#### Stored data

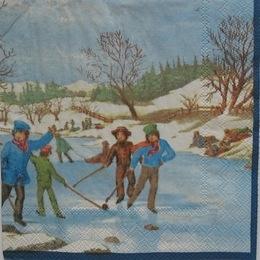 226. Катанье на коньках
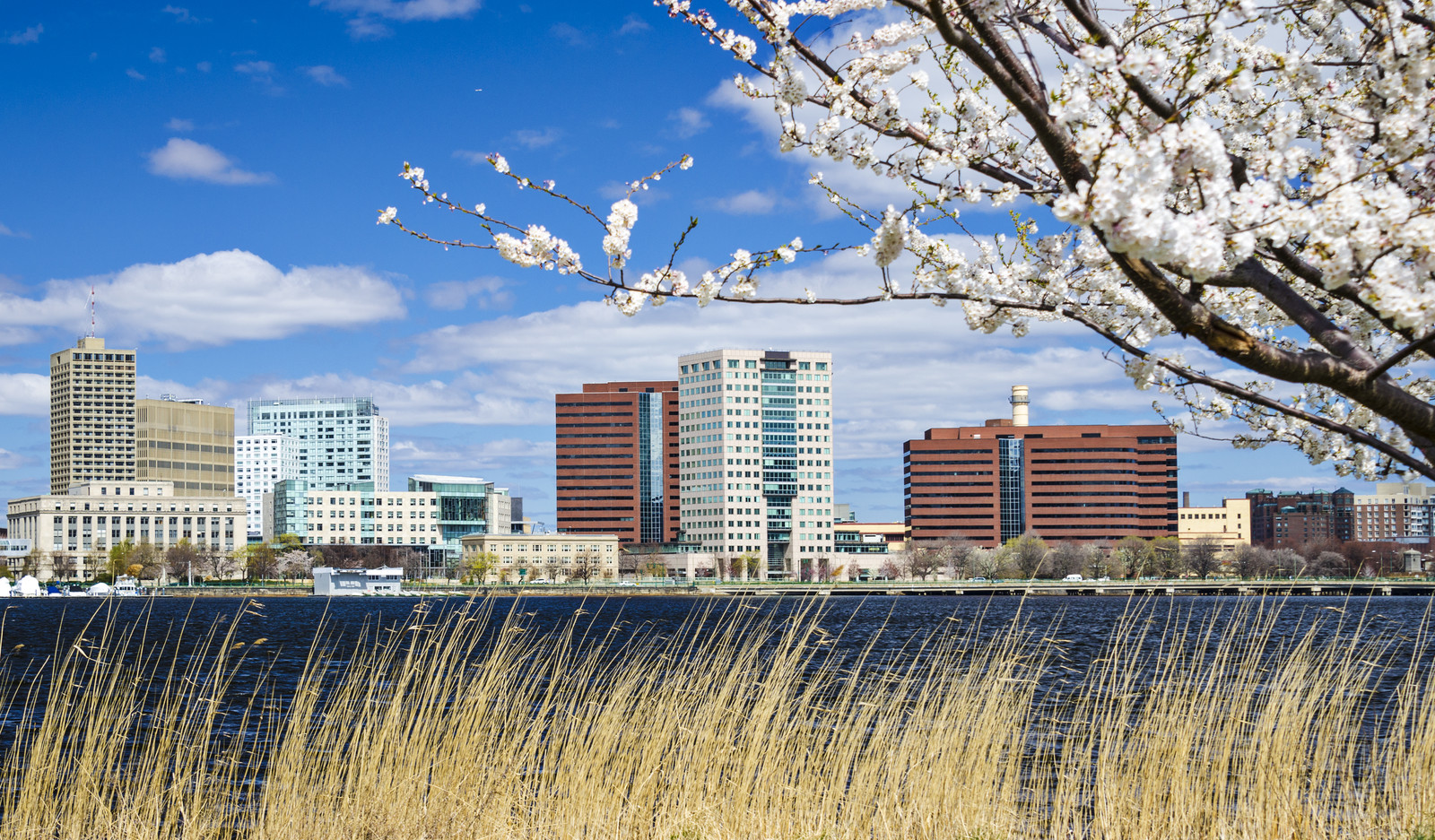 Cambridge, Massachusetts skyline in the spring, photo taken on the other side of the Charles River near a cherry blossom tree in early spring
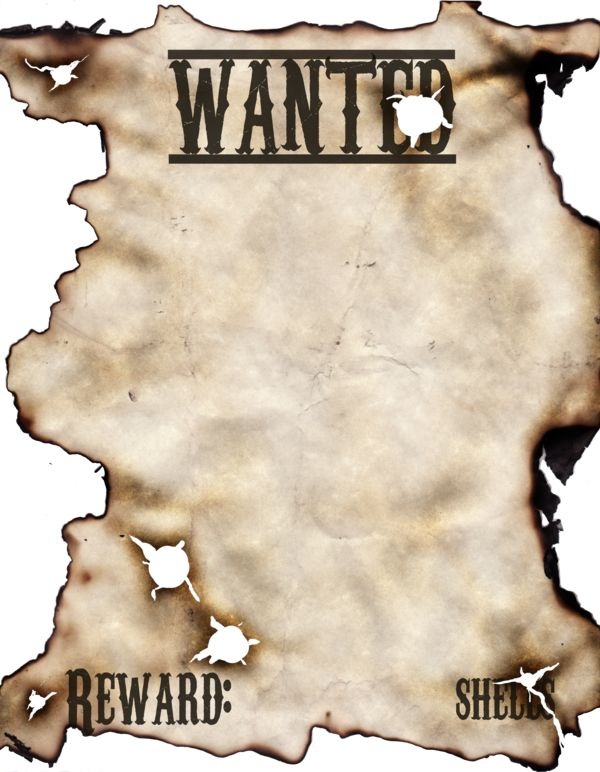 Wanted Poster by ~DAWildGuns on deviantART cowgirl party - examples of wanted posters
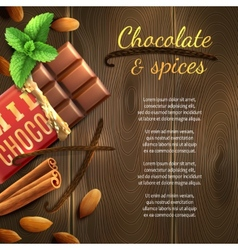 Chocolate and spices background vector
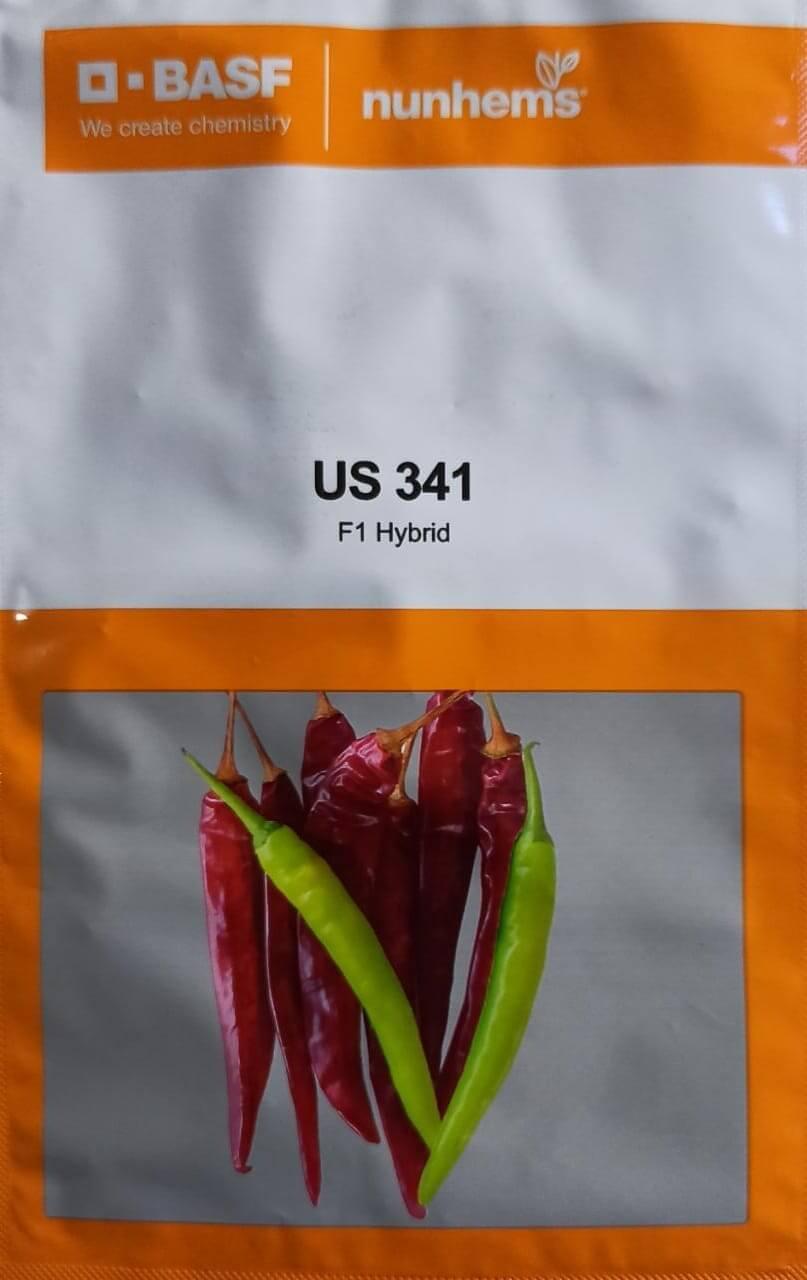 US 341 - 1500 Seeds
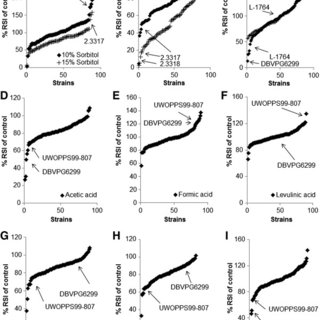 (PDF) Phenotypic characterisation of Saccharomyces spp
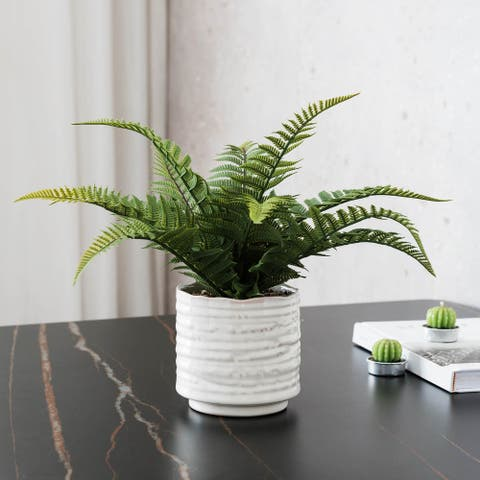 Dynamic Fern In Ceramic Pot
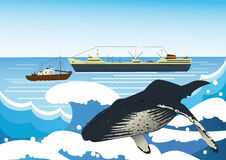 Whaling industry Stock Images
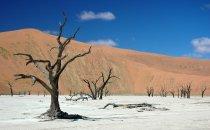 Sossusvlei - Deadvlei, Namibia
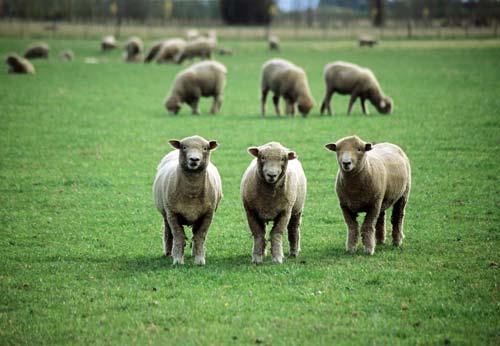 Sheep-grazed pastures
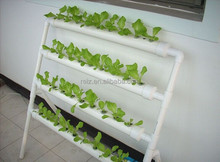 Indoor hydroponic greenhouse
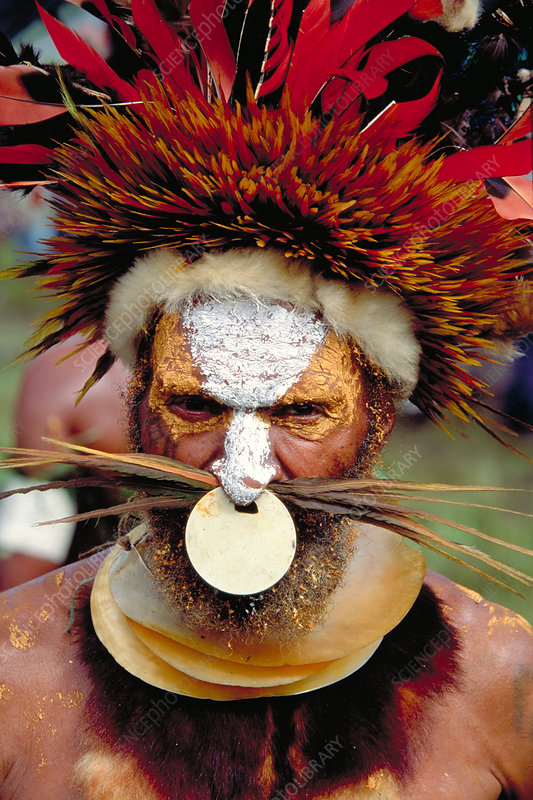 Man of the Mt. Hagen tribe. Papua, New Gu
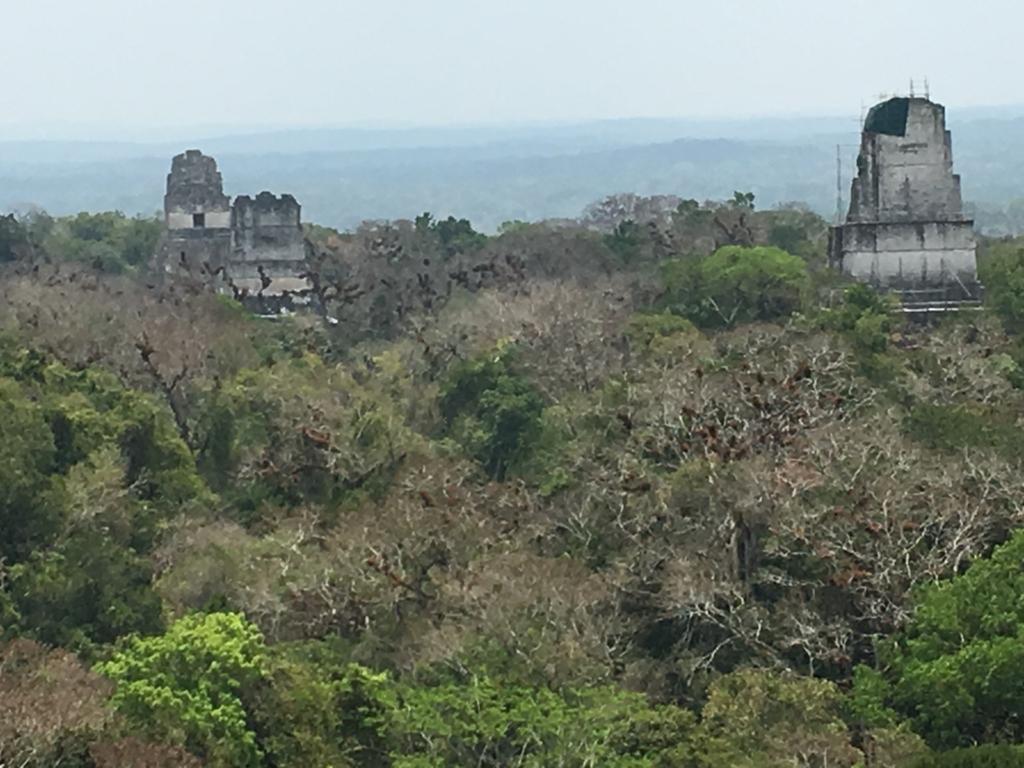 グアテマラ ティカル国立公園 4号神殿 頂上からジャングルの遺跡写真 拡大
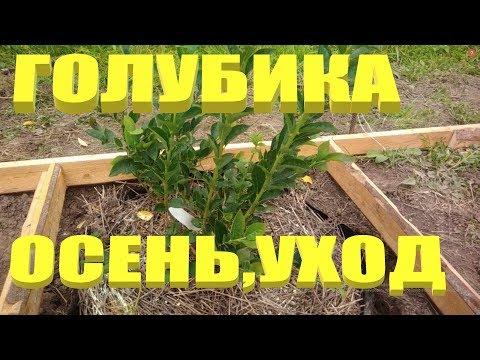 ГОЛУБИКА. Уход за садовой голубикой осенью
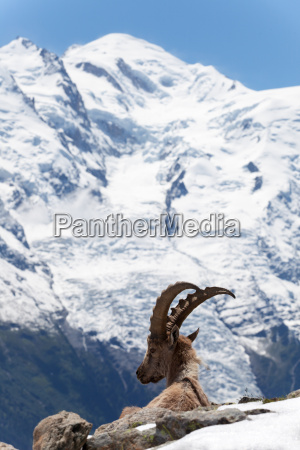 montagne verde alpi alpino pascere brucare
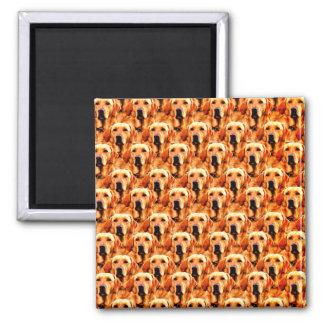 Cooles Hundekunst-Hündchen-goldener Retriever Quadratischer Magnet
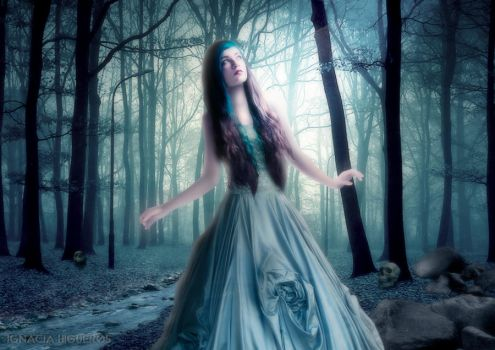 Enchanted forest by IgnaciaH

########

◆ **Work to be completed**
Print every entry above verbatim but drop the images.

◆ **Response for this exercise**
 226. Катанье на коньках
 Cambridge, Massachusetts skyline in the spring, photo taken on the other side of the Charles River near a cherry blossom tree in early spring
 Wanted Poster by ~DAWildGuns on deviantART cowgirl party - examples of wanted posters
 Chocolate and spices background vector
 US 341 - 1500 Seeds
 (PDF) Phenotypic characterisation of Saccharomyces spp
 Dynamic Fern In Ceramic Pot
 Whaling industry Stock Images
 Sossusvlei - Deadvlei, Namibia
 Sheep-grazed pastures
 Indoor hydroponic greenhouse
 Man of the Mt. Hagen tribe. Papua, New Gu
 グアテマラ ティカル国立公園 4号神殿 頂上からジャングルの遺跡写真 拡大
 ГОЛУБИКА. Уход за садовой голубикой осенью
 montagne verde alpi alpino pascere brucare
 Cooles Hundekunst-Hündchen-goldener Retriever Quadratischer Magnet
 Enchanted forest by IgnaciaH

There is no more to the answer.